## DOCUMENT TEXT:
These were actually made following James' suggestion. Someone he works with was raving about Harrods' pistachio marshmallows, and as we live a long way away from Harrods, he said I'd have to make my own. So, I did, and this is the outcome! They're quite dense and are firmer than your average pink and white mallows, but they are very moreish! I've discovered that I can't have just one! This recipe is adapted from River Cottage, and can easily be changed to suit any flavour you want to try - don't be put off by the amount of steps, they're actually really easy to make.
Ingredients:1tbsp icing sugar
1 tsp vegetable oil
25g gelatine powder
125ml very hot water
Few drops of green food colouring
2 egg whites
500g caster sugar
50g ground pistachios
50g roughly chopped pistachios
First, prepare your tin. Lightly grease a square, deep sided tin or dish with the vegetable oil - draining any excess. In a small bowl, combine the icing sugar and cornflour, and dust the oil greased tin with a little of the powdery mixture. Save the rest of the mixture for coating the finished marshmallows later.
In another small bowl, add the hot water and gelatine powder, and stir with the wooden spoon until the gelatine has dissolved. Add the green food colouring, give it another stir, and leave it to one side.
In a large mixing bowl (or the bowl of a stand mixer) whisk the egg whites until they form stiff peaks. Lave this to one side too.
Combine the sugar and 250ml water in a small saucepan and warm over a low heat, stirring constantly until the sugar has dissolved. Once the sugar has dissolved, stop stirring and turn the heat up as high as it will go, bringing it to a boil. Continue boiling until it reaches 122c - you will need a sugar thermometer for this. As soon as it reaches 122c, turn the heat off and remove the thermometer from the pan.

## ENTRIES PROVIDED:

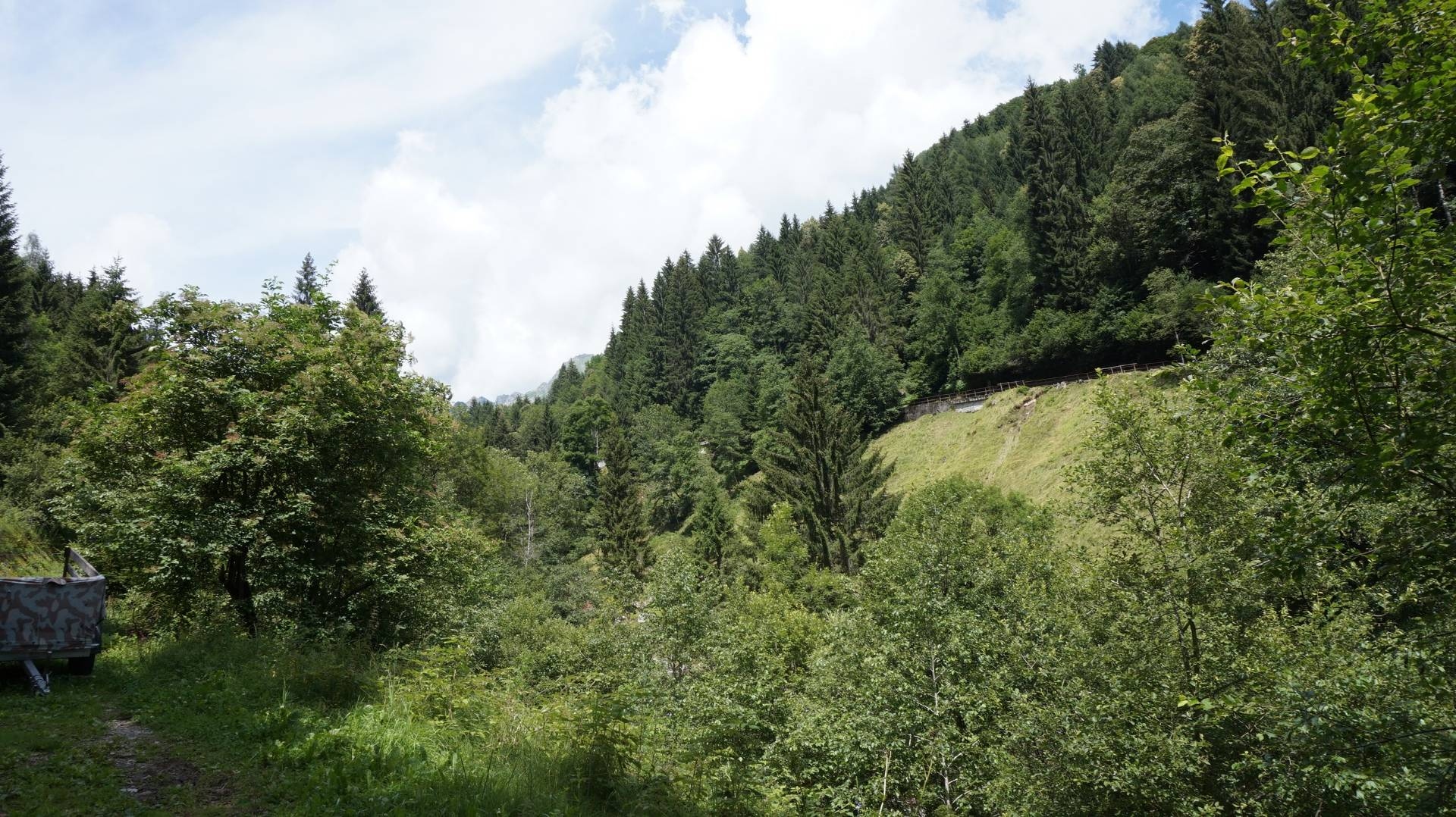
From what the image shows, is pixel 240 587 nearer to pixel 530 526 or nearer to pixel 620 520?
pixel 620 520

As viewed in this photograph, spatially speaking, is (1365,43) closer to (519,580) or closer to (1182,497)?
(1182,497)

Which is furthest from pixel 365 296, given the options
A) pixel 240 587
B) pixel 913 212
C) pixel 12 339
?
pixel 913 212

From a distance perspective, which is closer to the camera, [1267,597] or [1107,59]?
[1267,597]

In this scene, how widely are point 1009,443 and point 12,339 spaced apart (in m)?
55.8

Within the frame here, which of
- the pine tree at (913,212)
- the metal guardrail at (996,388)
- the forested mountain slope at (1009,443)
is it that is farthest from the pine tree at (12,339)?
the pine tree at (913,212)

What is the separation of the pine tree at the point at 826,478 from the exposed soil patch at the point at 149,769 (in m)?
36.2

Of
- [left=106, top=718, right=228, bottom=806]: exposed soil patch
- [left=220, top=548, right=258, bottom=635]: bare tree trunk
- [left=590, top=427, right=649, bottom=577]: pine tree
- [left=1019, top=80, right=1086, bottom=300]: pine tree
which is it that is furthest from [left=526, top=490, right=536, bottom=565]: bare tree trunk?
[left=1019, top=80, right=1086, bottom=300]: pine tree

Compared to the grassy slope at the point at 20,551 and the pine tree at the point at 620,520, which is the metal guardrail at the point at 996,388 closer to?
the pine tree at the point at 620,520

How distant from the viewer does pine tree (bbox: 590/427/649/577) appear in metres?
52.0

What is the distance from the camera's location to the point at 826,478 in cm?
4388

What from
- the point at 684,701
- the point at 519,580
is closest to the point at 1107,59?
the point at 519,580

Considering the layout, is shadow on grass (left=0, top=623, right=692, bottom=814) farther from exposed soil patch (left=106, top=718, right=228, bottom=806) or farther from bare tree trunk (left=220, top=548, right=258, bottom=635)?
bare tree trunk (left=220, top=548, right=258, bottom=635)

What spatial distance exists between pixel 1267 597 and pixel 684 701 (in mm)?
13332

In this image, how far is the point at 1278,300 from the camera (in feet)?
20.4
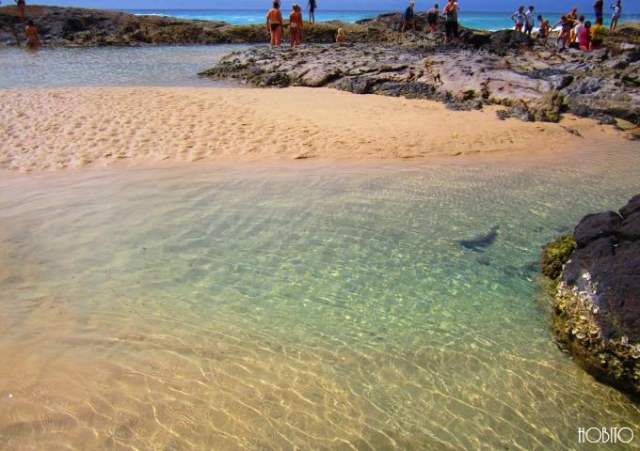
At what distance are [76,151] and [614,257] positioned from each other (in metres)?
7.78

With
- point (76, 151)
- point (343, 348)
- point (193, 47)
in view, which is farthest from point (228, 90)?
point (193, 47)

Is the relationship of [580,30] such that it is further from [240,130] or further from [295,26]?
[240,130]

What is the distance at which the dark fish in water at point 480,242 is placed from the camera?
17.0ft

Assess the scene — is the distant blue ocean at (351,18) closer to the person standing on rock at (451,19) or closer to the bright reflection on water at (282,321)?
the person standing on rock at (451,19)

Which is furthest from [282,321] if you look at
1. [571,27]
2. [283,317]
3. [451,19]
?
[571,27]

## AIM OF THE TASK:
Repeat the part of the pistachio marshmallow recipe from "Combine the sugar" up to and including "from the pan." word for word. The records were taken from a different source.

## RESULT OF THIS EXERCISE:
Combine the sugar and 250ml water in a small saucepan and warm over a low heat, stirring constantly until the sugar has dissolved. Once the sugar has dissolved, stop stirring and turn the heat up as high as it will go, bringing it to a boil. Continue boiling until it reaches 122c - you will need a sugar thermometer for this. As soon as it reaches 122c, turn the heat off and remove the thermometer from the pan.